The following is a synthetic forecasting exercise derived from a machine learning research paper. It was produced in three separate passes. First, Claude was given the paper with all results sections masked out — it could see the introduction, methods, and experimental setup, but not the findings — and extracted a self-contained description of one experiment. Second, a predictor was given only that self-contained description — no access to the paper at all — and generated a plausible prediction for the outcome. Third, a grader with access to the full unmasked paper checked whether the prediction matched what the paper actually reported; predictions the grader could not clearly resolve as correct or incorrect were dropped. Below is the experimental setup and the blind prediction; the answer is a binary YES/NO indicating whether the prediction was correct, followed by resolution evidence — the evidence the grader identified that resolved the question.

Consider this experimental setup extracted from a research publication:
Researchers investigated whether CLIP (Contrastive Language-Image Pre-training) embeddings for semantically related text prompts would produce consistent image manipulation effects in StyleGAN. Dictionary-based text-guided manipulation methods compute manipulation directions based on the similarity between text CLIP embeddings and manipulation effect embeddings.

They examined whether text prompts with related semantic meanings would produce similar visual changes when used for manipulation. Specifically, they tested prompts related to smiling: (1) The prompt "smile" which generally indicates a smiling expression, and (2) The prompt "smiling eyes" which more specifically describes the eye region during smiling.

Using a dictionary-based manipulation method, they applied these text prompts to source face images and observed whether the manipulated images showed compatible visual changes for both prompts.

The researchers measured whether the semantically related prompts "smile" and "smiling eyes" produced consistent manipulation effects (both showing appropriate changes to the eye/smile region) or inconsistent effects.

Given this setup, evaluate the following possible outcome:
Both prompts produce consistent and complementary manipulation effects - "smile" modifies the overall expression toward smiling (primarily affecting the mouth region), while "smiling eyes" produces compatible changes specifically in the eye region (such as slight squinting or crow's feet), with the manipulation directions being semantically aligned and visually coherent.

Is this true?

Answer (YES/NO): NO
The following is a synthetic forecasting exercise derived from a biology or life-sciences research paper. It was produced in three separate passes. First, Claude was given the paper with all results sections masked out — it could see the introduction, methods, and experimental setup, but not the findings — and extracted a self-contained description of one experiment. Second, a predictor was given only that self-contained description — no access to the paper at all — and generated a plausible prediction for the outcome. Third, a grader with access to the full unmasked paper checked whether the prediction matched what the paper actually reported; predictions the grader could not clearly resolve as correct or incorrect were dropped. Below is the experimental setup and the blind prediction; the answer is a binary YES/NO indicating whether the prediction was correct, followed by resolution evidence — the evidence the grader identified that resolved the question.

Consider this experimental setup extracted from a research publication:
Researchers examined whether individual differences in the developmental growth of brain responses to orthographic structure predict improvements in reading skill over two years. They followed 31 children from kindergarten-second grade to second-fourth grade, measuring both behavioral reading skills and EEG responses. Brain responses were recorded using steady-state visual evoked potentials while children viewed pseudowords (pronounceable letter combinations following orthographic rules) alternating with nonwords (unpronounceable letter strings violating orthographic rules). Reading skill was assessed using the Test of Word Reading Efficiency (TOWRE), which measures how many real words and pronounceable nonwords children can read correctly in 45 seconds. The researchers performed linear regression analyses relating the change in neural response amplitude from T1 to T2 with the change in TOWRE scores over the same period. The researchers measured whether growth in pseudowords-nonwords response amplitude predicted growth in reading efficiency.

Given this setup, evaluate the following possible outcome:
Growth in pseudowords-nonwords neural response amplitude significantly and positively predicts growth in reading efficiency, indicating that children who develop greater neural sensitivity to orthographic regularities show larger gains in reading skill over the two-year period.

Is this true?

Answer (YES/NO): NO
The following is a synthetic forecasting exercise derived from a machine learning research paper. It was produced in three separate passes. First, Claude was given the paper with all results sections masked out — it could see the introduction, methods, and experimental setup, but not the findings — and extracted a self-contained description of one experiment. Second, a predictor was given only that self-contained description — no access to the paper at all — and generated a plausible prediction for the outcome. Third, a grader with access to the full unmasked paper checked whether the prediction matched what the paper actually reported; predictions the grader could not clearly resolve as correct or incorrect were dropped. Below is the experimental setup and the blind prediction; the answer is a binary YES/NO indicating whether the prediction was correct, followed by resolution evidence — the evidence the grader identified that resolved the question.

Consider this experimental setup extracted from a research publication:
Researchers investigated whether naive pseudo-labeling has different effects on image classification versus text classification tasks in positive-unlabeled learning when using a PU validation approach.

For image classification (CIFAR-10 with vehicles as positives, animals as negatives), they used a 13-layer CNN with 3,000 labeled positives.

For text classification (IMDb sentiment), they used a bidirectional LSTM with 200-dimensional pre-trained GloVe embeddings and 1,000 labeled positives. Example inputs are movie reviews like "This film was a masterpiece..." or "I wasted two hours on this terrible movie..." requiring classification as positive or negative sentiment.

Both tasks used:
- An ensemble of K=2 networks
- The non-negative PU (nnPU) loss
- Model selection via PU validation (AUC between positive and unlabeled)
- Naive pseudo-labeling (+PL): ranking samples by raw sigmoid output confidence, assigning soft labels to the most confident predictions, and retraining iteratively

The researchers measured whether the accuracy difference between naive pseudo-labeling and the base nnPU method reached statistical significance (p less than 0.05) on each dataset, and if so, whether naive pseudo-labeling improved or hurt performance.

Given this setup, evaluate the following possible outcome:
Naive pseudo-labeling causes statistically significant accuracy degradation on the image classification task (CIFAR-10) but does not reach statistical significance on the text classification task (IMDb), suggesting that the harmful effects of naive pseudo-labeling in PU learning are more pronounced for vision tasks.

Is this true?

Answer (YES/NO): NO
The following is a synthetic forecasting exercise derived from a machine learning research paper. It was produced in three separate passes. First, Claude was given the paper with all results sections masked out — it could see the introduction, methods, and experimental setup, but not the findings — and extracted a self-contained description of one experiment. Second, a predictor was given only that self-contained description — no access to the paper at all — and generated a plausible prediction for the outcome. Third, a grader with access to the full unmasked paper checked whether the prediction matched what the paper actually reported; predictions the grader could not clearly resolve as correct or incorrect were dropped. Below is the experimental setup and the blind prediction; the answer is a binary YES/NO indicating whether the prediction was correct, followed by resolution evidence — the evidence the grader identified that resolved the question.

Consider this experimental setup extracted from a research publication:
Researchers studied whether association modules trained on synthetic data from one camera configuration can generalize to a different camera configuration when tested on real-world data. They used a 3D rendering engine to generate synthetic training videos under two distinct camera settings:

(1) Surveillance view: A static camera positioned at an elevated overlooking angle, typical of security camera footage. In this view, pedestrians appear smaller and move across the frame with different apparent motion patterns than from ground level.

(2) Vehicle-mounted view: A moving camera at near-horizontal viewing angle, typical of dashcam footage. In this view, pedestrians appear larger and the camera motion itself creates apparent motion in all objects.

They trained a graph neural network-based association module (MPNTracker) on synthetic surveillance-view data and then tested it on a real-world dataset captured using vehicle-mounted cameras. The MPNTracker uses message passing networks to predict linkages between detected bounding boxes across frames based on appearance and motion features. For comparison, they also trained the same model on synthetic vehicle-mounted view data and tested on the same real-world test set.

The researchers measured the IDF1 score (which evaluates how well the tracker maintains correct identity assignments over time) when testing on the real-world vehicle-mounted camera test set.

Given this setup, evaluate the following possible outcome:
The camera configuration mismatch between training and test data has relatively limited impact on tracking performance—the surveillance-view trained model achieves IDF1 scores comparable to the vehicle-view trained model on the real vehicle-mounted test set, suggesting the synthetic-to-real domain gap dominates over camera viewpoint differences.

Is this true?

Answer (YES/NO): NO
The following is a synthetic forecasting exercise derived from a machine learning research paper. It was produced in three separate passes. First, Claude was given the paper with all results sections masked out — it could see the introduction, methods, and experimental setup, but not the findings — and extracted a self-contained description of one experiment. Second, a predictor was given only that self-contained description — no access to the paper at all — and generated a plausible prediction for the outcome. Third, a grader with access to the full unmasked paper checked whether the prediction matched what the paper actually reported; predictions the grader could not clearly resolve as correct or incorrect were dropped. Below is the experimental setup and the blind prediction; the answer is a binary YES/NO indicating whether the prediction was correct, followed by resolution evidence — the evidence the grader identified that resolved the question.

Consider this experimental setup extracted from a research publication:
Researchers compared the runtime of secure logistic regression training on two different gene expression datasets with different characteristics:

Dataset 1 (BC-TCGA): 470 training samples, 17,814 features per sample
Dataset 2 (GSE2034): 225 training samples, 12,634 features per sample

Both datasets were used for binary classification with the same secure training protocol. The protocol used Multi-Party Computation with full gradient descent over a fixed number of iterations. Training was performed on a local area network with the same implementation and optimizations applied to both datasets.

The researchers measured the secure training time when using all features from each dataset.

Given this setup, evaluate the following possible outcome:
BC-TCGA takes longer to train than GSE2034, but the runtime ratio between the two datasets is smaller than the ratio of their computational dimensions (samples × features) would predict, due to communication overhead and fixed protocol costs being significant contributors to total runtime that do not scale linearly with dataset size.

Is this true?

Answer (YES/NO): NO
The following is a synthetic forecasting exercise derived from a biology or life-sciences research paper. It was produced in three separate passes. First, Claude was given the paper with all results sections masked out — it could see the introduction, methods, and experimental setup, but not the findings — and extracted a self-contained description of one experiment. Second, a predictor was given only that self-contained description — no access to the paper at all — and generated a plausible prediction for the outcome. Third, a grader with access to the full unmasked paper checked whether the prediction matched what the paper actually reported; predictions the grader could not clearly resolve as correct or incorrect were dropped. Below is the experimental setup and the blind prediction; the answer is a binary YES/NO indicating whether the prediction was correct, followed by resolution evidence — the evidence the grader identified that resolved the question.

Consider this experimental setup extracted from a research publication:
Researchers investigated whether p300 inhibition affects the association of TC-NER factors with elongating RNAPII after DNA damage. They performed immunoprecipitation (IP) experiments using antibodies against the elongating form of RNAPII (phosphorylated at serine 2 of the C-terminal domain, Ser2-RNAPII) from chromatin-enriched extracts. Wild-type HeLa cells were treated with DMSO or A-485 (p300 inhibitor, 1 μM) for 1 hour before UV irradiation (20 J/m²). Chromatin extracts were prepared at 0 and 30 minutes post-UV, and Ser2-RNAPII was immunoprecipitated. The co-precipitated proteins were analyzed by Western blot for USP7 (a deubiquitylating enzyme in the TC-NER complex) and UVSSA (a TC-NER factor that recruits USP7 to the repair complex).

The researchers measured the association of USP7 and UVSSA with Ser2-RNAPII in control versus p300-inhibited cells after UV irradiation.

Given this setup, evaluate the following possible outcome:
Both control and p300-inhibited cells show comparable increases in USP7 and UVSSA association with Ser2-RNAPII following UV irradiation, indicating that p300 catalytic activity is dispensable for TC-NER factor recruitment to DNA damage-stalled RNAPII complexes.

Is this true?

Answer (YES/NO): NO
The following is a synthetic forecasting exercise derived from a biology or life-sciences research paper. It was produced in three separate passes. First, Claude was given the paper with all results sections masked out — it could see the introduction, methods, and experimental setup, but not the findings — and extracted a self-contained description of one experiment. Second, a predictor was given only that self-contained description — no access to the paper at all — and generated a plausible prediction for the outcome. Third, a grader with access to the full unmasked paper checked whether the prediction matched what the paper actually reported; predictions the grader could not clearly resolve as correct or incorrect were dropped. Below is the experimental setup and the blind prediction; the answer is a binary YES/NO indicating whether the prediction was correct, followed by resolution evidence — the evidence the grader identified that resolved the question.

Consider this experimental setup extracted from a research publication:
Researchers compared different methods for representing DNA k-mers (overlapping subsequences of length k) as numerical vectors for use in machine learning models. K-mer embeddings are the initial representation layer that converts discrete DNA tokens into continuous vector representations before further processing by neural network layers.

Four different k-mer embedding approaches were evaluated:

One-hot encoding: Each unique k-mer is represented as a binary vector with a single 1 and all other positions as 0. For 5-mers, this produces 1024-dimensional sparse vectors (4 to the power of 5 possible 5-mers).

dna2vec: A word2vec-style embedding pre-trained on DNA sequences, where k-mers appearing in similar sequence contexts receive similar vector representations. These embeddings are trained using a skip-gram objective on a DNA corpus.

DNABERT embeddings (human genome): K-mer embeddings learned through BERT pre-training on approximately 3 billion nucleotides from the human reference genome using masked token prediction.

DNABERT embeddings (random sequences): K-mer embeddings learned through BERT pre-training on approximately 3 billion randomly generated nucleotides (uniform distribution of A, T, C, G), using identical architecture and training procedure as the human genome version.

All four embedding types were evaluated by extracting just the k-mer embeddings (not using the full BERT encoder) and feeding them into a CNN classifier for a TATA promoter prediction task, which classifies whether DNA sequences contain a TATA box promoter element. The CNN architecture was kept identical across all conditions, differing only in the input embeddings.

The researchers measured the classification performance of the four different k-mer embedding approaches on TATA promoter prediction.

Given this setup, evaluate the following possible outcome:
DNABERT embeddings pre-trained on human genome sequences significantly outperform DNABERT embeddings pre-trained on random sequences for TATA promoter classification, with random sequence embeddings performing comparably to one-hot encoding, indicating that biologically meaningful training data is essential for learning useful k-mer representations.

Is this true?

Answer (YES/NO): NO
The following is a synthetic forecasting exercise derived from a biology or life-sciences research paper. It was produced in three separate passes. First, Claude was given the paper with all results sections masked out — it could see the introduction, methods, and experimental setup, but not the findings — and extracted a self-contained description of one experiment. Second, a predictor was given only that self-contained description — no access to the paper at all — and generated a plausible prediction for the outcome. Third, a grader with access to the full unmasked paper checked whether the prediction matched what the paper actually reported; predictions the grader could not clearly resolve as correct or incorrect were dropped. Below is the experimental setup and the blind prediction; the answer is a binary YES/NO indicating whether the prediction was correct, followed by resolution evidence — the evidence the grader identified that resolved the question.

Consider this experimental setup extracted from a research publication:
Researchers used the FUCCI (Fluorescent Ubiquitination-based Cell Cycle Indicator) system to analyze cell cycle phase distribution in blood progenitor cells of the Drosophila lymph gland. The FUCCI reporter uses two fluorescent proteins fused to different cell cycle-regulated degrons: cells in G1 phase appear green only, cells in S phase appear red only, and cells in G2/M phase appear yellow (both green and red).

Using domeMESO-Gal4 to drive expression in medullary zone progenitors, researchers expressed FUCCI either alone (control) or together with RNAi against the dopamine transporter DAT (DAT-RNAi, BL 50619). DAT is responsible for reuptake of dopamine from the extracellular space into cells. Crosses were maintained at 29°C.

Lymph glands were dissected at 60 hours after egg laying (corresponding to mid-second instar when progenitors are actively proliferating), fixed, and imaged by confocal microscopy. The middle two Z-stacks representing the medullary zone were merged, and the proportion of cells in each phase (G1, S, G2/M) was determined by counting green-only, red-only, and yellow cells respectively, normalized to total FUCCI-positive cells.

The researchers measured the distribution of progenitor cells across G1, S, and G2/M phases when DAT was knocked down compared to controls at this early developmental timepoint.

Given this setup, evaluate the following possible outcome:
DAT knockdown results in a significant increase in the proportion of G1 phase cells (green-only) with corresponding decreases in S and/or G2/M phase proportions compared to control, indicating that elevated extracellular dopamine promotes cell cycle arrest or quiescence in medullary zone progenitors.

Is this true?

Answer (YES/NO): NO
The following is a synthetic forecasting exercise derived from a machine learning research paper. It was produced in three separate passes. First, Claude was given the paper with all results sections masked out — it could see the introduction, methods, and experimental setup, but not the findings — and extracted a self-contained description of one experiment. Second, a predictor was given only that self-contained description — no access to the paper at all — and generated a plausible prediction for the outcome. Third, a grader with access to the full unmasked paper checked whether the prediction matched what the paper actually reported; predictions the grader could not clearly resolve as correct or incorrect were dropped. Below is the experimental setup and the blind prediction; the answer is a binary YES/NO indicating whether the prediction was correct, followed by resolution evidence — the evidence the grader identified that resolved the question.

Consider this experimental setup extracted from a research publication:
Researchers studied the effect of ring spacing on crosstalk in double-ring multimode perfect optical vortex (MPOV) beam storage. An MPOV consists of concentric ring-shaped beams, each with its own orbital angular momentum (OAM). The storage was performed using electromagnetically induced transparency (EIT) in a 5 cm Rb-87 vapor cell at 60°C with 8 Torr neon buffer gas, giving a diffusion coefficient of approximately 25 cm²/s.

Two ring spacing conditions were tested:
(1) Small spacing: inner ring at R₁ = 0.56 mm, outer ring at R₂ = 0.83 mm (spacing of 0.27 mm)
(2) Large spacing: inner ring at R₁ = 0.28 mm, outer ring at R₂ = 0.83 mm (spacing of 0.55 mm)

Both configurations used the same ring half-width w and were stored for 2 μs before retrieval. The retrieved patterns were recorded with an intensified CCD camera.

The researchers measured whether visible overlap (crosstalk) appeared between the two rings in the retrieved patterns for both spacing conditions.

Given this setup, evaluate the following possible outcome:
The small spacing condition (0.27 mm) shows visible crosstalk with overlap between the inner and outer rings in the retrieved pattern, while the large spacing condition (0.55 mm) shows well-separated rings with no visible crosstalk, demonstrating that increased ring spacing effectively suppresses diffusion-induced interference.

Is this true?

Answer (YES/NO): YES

## Activity
Copy all lines from the listing that contain "through".

## Written solution
DNABERT embeddings (human genome): K-mer embeddings learned through BERT pre-training on approximately 3 billion nucleotides from the human reference genome using masked token prediction.
DNABERT embeddings (random sequences): K-mer embeddings learned through BERT pre-training on approximately 3 billion randomly generated nucleotides (uniform distribution of A, T, C, G), using identical architecture and training procedure as the human genome version.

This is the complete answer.